(January 17, 2022 at 8:32 pm)vulcanlogician Wrote:(January 17, 2022 at 7:44 pm)HappySkeptic Wrote: I just don't see this as being a "hard problem". Qualia are what the conscious mind experiences - full stop. The conscious mind must have some experience - it might as well be the qualia we know. It could be different qualia if we had different brains or different senses, but it has to be something.
Now, identity and a sense of self is a bit of a mystery, but I feel that is an illusion created by our mind. If we were part of the Borg collective, we wouldn't experience a singular identity. Our separateness and our memories creates the sense of self.
It's not that easy though. Just examine two competing theories of mind: functionalism and biological naturalism. Both theories are materialistic (ie. physicalist). Both theories posit that conscious experiences are causally dependent on brain functioning. They agree there. But, otherwise, they arrive at two different conclusions concerning what consciousness is.
One theory (functionalism) states that conscious states arise due to the information feedback that happens with brain function. According to this theory, a computer could have conscious experiences if it somehow transmitted the same information your brain does when say, eating a hamburger.
The biological naturalist disagrees. The biological naturalist says you can transmit that information in a computer system and the computer will not experience eating a burger. To the biological naturalist, consciousness is a product of the physical features of neurons.

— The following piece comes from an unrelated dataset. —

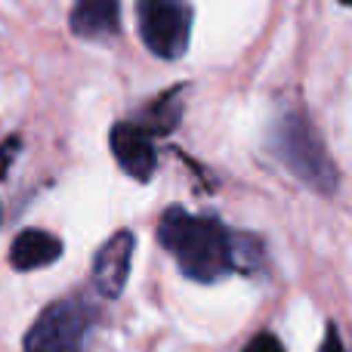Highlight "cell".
Here are the masks:
<instances>
[{"instance_id": "cell-12", "label": "cell", "mask_w": 352, "mask_h": 352, "mask_svg": "<svg viewBox=\"0 0 352 352\" xmlns=\"http://www.w3.org/2000/svg\"><path fill=\"white\" fill-rule=\"evenodd\" d=\"M322 352H346V349H343L340 334H337V328H334V324H331V328H328V334H324V346H322Z\"/></svg>"}, {"instance_id": "cell-4", "label": "cell", "mask_w": 352, "mask_h": 352, "mask_svg": "<svg viewBox=\"0 0 352 352\" xmlns=\"http://www.w3.org/2000/svg\"><path fill=\"white\" fill-rule=\"evenodd\" d=\"M192 3L188 0H136V22L146 50L158 59H179L192 41Z\"/></svg>"}, {"instance_id": "cell-8", "label": "cell", "mask_w": 352, "mask_h": 352, "mask_svg": "<svg viewBox=\"0 0 352 352\" xmlns=\"http://www.w3.org/2000/svg\"><path fill=\"white\" fill-rule=\"evenodd\" d=\"M62 256V241L47 229H22L10 244V266L16 272H37Z\"/></svg>"}, {"instance_id": "cell-6", "label": "cell", "mask_w": 352, "mask_h": 352, "mask_svg": "<svg viewBox=\"0 0 352 352\" xmlns=\"http://www.w3.org/2000/svg\"><path fill=\"white\" fill-rule=\"evenodd\" d=\"M109 146L121 170L136 182H148L158 167L155 136H148L136 121H118L109 133Z\"/></svg>"}, {"instance_id": "cell-2", "label": "cell", "mask_w": 352, "mask_h": 352, "mask_svg": "<svg viewBox=\"0 0 352 352\" xmlns=\"http://www.w3.org/2000/svg\"><path fill=\"white\" fill-rule=\"evenodd\" d=\"M266 146L294 179L309 186L316 195L331 198L337 192V186H340L337 164L328 155L322 133L316 130V124L306 115V109H297V105L281 109L275 115L272 127H269Z\"/></svg>"}, {"instance_id": "cell-11", "label": "cell", "mask_w": 352, "mask_h": 352, "mask_svg": "<svg viewBox=\"0 0 352 352\" xmlns=\"http://www.w3.org/2000/svg\"><path fill=\"white\" fill-rule=\"evenodd\" d=\"M244 352H285V346H281V340L272 334V331H260L256 337L248 340Z\"/></svg>"}, {"instance_id": "cell-10", "label": "cell", "mask_w": 352, "mask_h": 352, "mask_svg": "<svg viewBox=\"0 0 352 352\" xmlns=\"http://www.w3.org/2000/svg\"><path fill=\"white\" fill-rule=\"evenodd\" d=\"M235 256H238V272L256 275L266 269V248L256 235L248 232H235Z\"/></svg>"}, {"instance_id": "cell-13", "label": "cell", "mask_w": 352, "mask_h": 352, "mask_svg": "<svg viewBox=\"0 0 352 352\" xmlns=\"http://www.w3.org/2000/svg\"><path fill=\"white\" fill-rule=\"evenodd\" d=\"M340 3H346V6H352V0H340Z\"/></svg>"}, {"instance_id": "cell-7", "label": "cell", "mask_w": 352, "mask_h": 352, "mask_svg": "<svg viewBox=\"0 0 352 352\" xmlns=\"http://www.w3.org/2000/svg\"><path fill=\"white\" fill-rule=\"evenodd\" d=\"M68 28L80 41H111L121 31V3L118 0H74Z\"/></svg>"}, {"instance_id": "cell-3", "label": "cell", "mask_w": 352, "mask_h": 352, "mask_svg": "<svg viewBox=\"0 0 352 352\" xmlns=\"http://www.w3.org/2000/svg\"><path fill=\"white\" fill-rule=\"evenodd\" d=\"M93 303L84 297H62L41 309L22 340V352H84L96 328Z\"/></svg>"}, {"instance_id": "cell-9", "label": "cell", "mask_w": 352, "mask_h": 352, "mask_svg": "<svg viewBox=\"0 0 352 352\" xmlns=\"http://www.w3.org/2000/svg\"><path fill=\"white\" fill-rule=\"evenodd\" d=\"M179 87L176 90H167L164 96H158L136 124L146 130L148 136H167L179 127V118H182V96H179Z\"/></svg>"}, {"instance_id": "cell-5", "label": "cell", "mask_w": 352, "mask_h": 352, "mask_svg": "<svg viewBox=\"0 0 352 352\" xmlns=\"http://www.w3.org/2000/svg\"><path fill=\"white\" fill-rule=\"evenodd\" d=\"M133 250H136V235L130 229H121L96 250L93 256V285H96L99 297L118 300L127 287L130 266H133Z\"/></svg>"}, {"instance_id": "cell-1", "label": "cell", "mask_w": 352, "mask_h": 352, "mask_svg": "<svg viewBox=\"0 0 352 352\" xmlns=\"http://www.w3.org/2000/svg\"><path fill=\"white\" fill-rule=\"evenodd\" d=\"M161 248L176 260L179 272L198 285H213L226 275L238 272L235 232L210 213H188L173 204L158 223Z\"/></svg>"}, {"instance_id": "cell-14", "label": "cell", "mask_w": 352, "mask_h": 352, "mask_svg": "<svg viewBox=\"0 0 352 352\" xmlns=\"http://www.w3.org/2000/svg\"><path fill=\"white\" fill-rule=\"evenodd\" d=\"M0 219H3V207H0Z\"/></svg>"}]
</instances>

If you wanted to create an artificial consciousness, you'd need to create a physical object that does the same physical thing that a neuron does when it fires. (A whole bunch of them actually.) Then you'd need to get them to fire in one of the myriad ways a neuron can fire when hamburger-eating is being done.
Who of us can say which of these theories is correct? Each has its merits. Each has its problems.
So while, yes, our conscious experience has to be something ... exactly what that something is eludes us. Hence, questions about consciousness are worth exploring. And the problem is indeed hard.
Maybe I'm misunderstanding something here, but neither of these two theories attempts to explain how phenomenological consciousness comes about, only how it could be simulated in non-human entities. The hard problem is not about the latter concern, but the former.